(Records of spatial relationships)
*-*-*

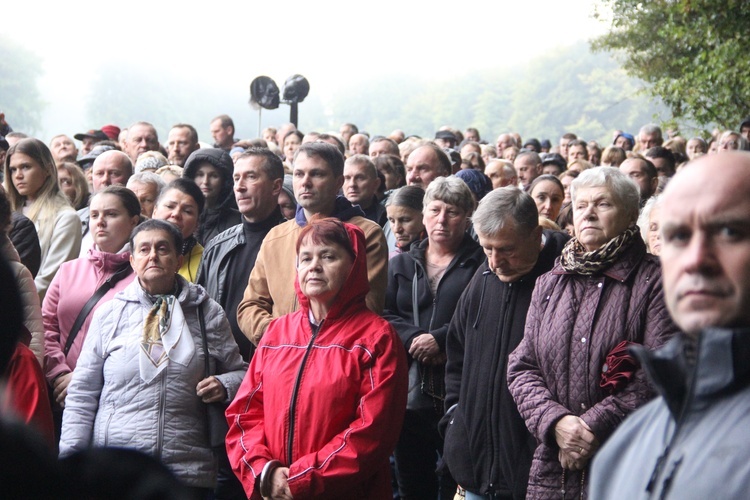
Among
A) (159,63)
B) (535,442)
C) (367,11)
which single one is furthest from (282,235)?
(367,11)

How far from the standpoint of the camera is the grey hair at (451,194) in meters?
5.68

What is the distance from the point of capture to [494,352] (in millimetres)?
4477

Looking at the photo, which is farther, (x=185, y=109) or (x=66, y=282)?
(x=185, y=109)

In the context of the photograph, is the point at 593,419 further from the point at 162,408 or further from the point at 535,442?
the point at 162,408

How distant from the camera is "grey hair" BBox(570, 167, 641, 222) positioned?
14.0ft

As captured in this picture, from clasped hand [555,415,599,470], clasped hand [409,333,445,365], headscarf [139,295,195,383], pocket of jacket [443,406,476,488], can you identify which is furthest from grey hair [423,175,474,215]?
clasped hand [555,415,599,470]

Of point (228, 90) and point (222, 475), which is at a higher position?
point (228, 90)

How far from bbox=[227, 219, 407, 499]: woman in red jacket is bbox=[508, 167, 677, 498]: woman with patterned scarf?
0.59 metres

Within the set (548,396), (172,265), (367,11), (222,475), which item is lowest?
(222,475)

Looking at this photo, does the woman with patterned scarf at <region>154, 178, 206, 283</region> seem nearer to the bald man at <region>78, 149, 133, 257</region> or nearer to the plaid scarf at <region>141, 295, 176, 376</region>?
the plaid scarf at <region>141, 295, 176, 376</region>

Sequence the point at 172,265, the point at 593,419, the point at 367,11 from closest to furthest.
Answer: the point at 593,419 < the point at 172,265 < the point at 367,11

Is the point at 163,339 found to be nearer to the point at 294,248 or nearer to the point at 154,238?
the point at 154,238

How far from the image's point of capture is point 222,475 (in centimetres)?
528

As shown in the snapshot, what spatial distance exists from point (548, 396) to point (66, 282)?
2.90 m
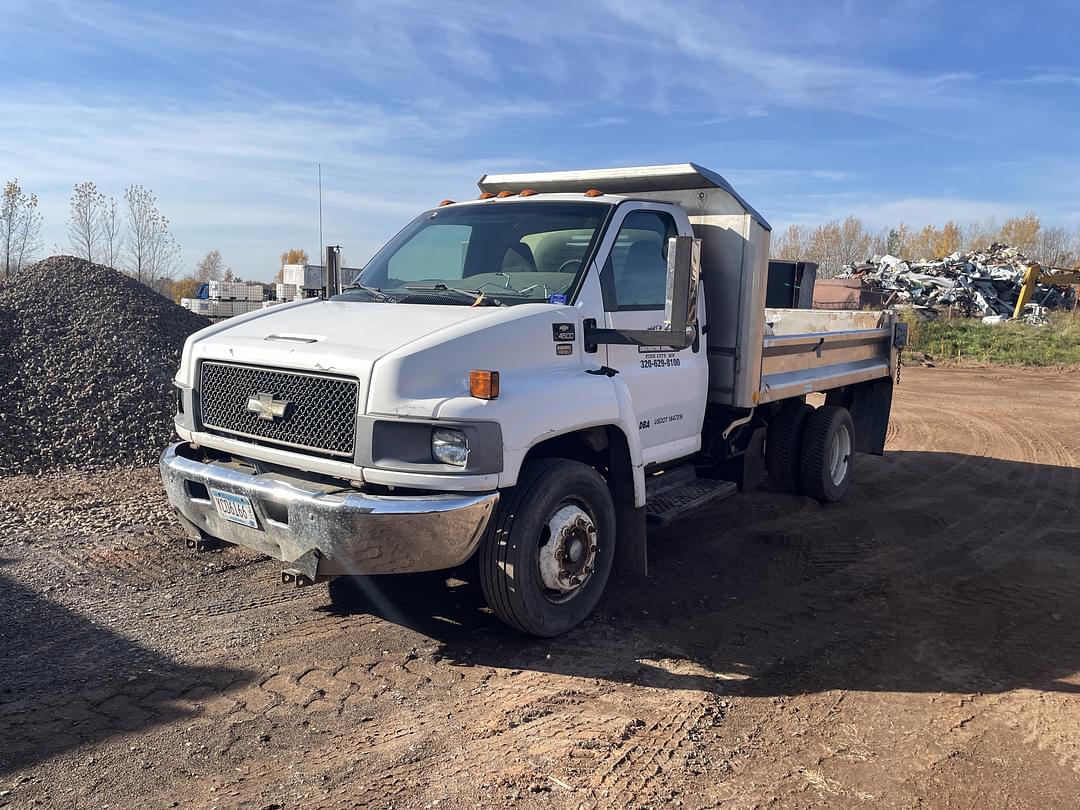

*-*-*

* **Short problem**
Convert the material above into a Markdown table with the columns "Row" and "Line," numbering each nonblank line in order and skipping blank lines. Leave the pictures out.

* **Result of the task**
| Row | Line |
|---|---|
| 1 | Among |
| 2 | A) (159,63) |
| 3 | B) (535,442) |
| 4 | C) (367,11) |
| 5 | which single one is furthest from (282,235)? |
| 6 | (367,11) |
| 7 | How far from the standpoint of the camera is the grey hair at (451,194) in meters? |
| 8 | 5.68 |
| 9 | What is the distance from the point of capture to [494,352] (in millimetres)? |
| 10 | 4477 |
| 11 | Looking at the photo, which is farther, (x=185, y=109) or (x=66, y=282)? |
| 12 | (x=185, y=109) |
| 13 | In the context of the photograph, is the point at 593,419 further from the point at 162,408 or further from the point at 535,442? |
| 14 | the point at 162,408 |
| 15 | How distant from the camera is "grey hair" BBox(570, 167, 641, 222) positioned? |
| 16 | 14.0ft |
| 17 | As captured in this picture, from clasped hand [555,415,599,470], clasped hand [409,333,445,365], headscarf [139,295,195,383], pocket of jacket [443,406,476,488], can you identify which is furthest from grey hair [423,175,474,215]? |
| 18 | clasped hand [555,415,599,470] |
| 19 | Of point (228, 90) and point (222, 475), which is at a higher position? |
| 20 | point (228, 90) |
| 21 | How far from bbox=[227, 219, 407, 499]: woman in red jacket is bbox=[508, 167, 677, 498]: woman with patterned scarf? |
| 22 | 0.59 metres |
| 23 | Within the set (548,396), (172,265), (367,11), (222,475), which item is lowest? |
| 24 | (222,475) |
| 25 | Looking at this photo, does the woman with patterned scarf at <region>154, 178, 206, 283</region> seem nearer to the bald man at <region>78, 149, 133, 257</region> or nearer to the plaid scarf at <region>141, 295, 176, 376</region>? |
| 26 | the plaid scarf at <region>141, 295, 176, 376</region> |
| 27 | Sequence the point at 172,265, the point at 593,419, the point at 367,11 from closest to furthest. |
| 28 | Answer: the point at 593,419 < the point at 172,265 < the point at 367,11 |
| 29 | Is the point at 163,339 found to be nearer to the point at 294,248 or nearer to the point at 154,238? |
| 30 | the point at 154,238 |
| 31 | How far from the image's point of capture is point 222,475 (in centimetres)? |
| 32 | 528 |
| 33 | As shown in the snapshot, what spatial distance exists from point (548, 396) to point (66, 282)? |
| 34 | 2.90 m |